JKLM shall cover the cost of certain expenses of the Company, including by providing office space at 2200 Georgetown Drive, Suite 500, Sewickley, PA 15143 (or any successor location of JKLM), utilities, secretarial support, administrative services, salaries, wages, benefits and other personnel-related costs, as may be reasonably required by the Company to identify, investigate and complete an initial business combination. In exchange therefor, the Company shall reimburse JKLM for such expenses, in an aggregate amount not to exceed $10,000 per month (the “Expense Reimbursement Cap”), beginning on the Listing Date and continuing monthly thereafter until the Termination Date. Additionally, the Company shall reimburse JKLM for (i) all out-of-pocket expenses related to the Company’s formation and initial public offering and (ii) certain other expenses related to the Company’s identification, investigation, or completion of an initial business combination. To the extent any such monthly expenses of JKLM exceed the Expense Reimbursement Cap, the Company shall reimburse JKLM for such overages following the Termination Date.
JKLM hereby irrevocably waives any and all right, title, interest, causes of action and claims of any kind (each, a “Claim”) in or to, and any and all right to seek payment of any amounts due to it out of, the trust account established for the benefit of the public stockholders of the Company and into which substantially all of the proceeds of the Company’s initial public offering will be deposited (the “Trust Account”), and hereby irrevocably waives any Claim it may have in the future as a result of, or arising out of, this letter agreement, which Claim would reduce, encumber or otherwise adversely affect the Trust Account or any monies or other assets in the Trust Account, and further agrees not to seek recourse, reimbursement, payment or satisfaction of any Claim against the Trust Account or any monies or other assets in the Trust Account for any reason whatsoever.

- - -

What this exercise asks:
#1 In the agreement text, take the part that opens with the words containing "JKLM hereby irrevocably" and closes with "any reason whatsoever.", and write it out again, switching "irrevocably" to "permanently".
#2 According to the agreement text, what is the most the Company will reimburse JKLM for its expenses each month?
#3 Carry on the agreement text from its last sentence.
Nothing in the listing is needed here.

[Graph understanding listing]

- - -

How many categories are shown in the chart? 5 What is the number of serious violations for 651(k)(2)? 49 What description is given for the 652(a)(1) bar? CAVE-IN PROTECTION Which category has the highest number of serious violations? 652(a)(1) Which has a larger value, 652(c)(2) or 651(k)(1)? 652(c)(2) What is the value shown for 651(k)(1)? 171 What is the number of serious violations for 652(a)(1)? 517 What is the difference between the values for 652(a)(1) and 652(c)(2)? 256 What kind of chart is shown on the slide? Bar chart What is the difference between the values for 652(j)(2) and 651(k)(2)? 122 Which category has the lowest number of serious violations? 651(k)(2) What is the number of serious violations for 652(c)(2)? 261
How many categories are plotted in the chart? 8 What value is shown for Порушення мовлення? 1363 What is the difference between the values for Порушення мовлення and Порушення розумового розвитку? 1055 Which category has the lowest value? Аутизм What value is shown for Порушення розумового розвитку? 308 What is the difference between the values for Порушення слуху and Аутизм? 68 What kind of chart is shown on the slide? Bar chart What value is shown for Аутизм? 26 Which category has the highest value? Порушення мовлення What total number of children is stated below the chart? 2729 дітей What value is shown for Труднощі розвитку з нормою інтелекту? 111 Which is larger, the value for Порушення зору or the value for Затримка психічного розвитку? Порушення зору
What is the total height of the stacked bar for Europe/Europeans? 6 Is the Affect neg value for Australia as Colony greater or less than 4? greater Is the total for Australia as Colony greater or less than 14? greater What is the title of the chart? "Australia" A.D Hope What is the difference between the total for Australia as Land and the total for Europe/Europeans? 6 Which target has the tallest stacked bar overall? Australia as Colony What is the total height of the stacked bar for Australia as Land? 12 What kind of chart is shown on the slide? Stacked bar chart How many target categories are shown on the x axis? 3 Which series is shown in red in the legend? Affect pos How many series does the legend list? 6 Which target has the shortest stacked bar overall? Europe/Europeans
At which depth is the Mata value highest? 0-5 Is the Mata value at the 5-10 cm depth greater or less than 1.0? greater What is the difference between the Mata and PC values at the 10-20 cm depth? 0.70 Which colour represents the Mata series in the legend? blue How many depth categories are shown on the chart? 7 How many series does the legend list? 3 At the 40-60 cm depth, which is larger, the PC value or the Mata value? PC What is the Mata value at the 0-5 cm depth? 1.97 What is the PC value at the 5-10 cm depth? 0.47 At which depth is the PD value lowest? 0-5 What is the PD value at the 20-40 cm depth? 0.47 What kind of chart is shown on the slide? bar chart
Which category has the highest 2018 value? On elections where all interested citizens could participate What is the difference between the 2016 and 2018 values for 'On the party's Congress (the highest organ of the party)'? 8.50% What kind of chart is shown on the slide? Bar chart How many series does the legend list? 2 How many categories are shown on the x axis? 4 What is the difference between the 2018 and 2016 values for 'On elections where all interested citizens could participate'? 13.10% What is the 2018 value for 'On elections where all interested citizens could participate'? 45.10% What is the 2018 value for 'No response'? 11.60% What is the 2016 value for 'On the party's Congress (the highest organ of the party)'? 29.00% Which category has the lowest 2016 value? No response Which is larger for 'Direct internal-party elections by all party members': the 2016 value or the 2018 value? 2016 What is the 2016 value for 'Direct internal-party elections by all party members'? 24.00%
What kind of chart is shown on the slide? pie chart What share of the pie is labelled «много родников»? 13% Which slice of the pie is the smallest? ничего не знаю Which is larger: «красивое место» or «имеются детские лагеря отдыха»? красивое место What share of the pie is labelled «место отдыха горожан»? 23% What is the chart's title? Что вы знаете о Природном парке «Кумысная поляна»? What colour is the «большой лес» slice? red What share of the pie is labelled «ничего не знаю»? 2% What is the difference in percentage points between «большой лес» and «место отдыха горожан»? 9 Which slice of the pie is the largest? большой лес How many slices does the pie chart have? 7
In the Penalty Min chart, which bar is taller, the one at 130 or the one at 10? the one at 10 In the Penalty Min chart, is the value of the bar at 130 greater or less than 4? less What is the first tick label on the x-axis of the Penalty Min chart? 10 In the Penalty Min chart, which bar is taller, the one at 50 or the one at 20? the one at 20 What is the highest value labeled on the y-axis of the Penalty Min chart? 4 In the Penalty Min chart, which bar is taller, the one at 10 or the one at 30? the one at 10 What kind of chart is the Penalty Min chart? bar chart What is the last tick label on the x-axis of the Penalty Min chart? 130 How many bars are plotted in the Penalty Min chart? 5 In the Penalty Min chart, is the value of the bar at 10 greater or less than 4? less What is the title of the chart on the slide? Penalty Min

- - -

Answers for the exercise:
#1
JKLM hereby permanently waives any and all right, title, interest, causes of action and claims of any kind (each, a “Claim”) in or to, and any and all right to seek payment of any amounts due to it out of, the trust account established for the benefit of the public stockholders of the Company and into which substantially all of the proceeds of the Company’s initial public offering will be deposited (the “Trust Account”), and hereby permanently waives any Claim it may have in the future as a result of, or arising out of, this letter agreement, which Claim would reduce, encumber or otherwise adversely affect the Trust Account or any monies or other assets in the Trust Account, and further agrees not to seek recourse, reimbursement, payment or satisfaction of any Claim against the Trust Account or any monies or other assets in the Trust Account for any reason whatsoever.

#2 $10,000 per month, the Expense Reimbursement Cap.

#3
This letter agreement constitutes the entire agreement and understanding of the parties hereto in respect of its subject matter and supersedes all prior understandings, agreements, or representations by or among the parties hereto, written or oral, to the extent they relate in any way to the subject matter hereof or the transactions contemplated hereby.
This letter agreement may not be amended, modified or waived as to any particular provision, except by a written instrument executed by the parties hereto.
No party hereto may assign either this letter agreement or any of its rights, interests, or obligations hereunder without the prior written approval of the other party. Any purported assignment in violation of this paragraph shall be void and ineffectual and shall not operate to transfer or assign any interest or title to the purported assignee.
This letter agreement, the entire relationship of the parties hereto, and any litigation between the parties (whether grounded in contract, tort, statute, law or equity) shall be governed by, construed in accordance with, and interpreted pursuant to the laws of the State of New York, without giving effect to its choice of laws principles.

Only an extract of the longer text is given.